This war against the body lies at the heart of so much of our modern politics. It connects to the sexual politics that deny that human genitals are to be used in some ways and not in others. It connects to gender politics that see the significance traditionally ascribed to sexed bodies as an oppressive social construct. It connects to debates about abortion and the status of the bodies of both mother and the child in utero. And it connects to the politics of parenting that replace the significance of biology with notions of functional parenthood. In each area, the authority of the body is utterly denied.
Given the chaotic and volatile nature of our culture, what should the church focus on in her teaching? This is one of the pressing questions of our day. The answer, of course, is “the whole counsel of God.” That is true but also somewhat glib. Do peculiar times not call for specific emphases in our teaching? As the fourth century wrestled with the doctrine of God, the fifth with Christology and the nature of God’s grace, and the Reformation era with sacraments and salvation, so our age wrestles with the question of anthropology. What does it mean to be human? More specifically, what does it mean to be an embodied human? For we now find ourselves not so much in a battle for the Bible but in a battle for the body.
The status of the body as it relates to us as human persons seems to be the issue that lies, often unseen, behind many of the other more prominent debates of our age. Take the most controversial question of recent years: What is a woman? This is remarkably simple to answer if bodies have importance, but it is now staggeringly difficult to answer because our culture denies the authority of the body in this matter. Contra Justice Ketanji Brown Jackson, one cannot punt the question of what is a woman to the biologists because biology doesn’t count.

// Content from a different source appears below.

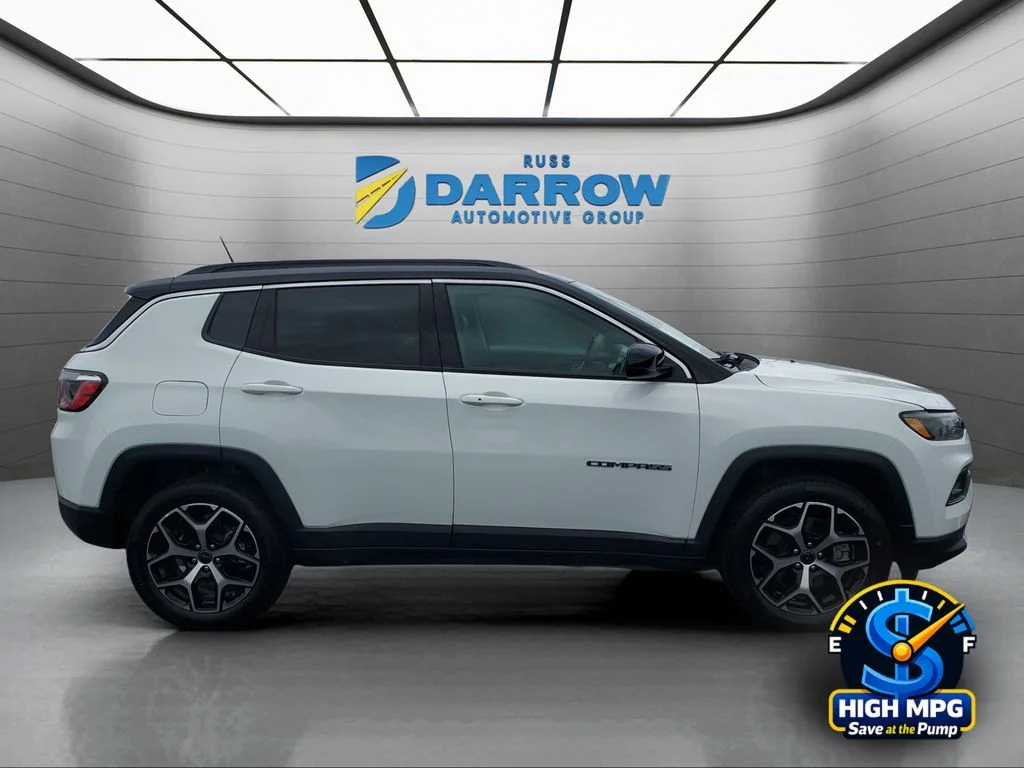 Used 2025 White Jeep Limited image 6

Confusion over this is in large part the result of the immense power that technology has delivered into our hands. Take, for example, medicine. This was once understood to be restorative. Its purpose was to repair that which had broken and to replace that which should be there but for some reason was not. It assumed a normative notion of what it meant to be human, a normative notion closely connected to a normative concept of what a body should be and how it should function. Once society lost its normative understanding of this, however, the goal of restoration was replaced by that of transformation. And the loss of this normative understanding is inextricably bound up with technology. Technology opens up previously unimagined possibilities—changing from male to female, fusing our bodies with machines, downloading ourselves into a giant computer, developing means of living forever. In each case, technology tilts us toward thinking of bodies not as having integrity of their own but, to borrow Mary Harrington’s memorable phrase, as so much “Meat Lego.”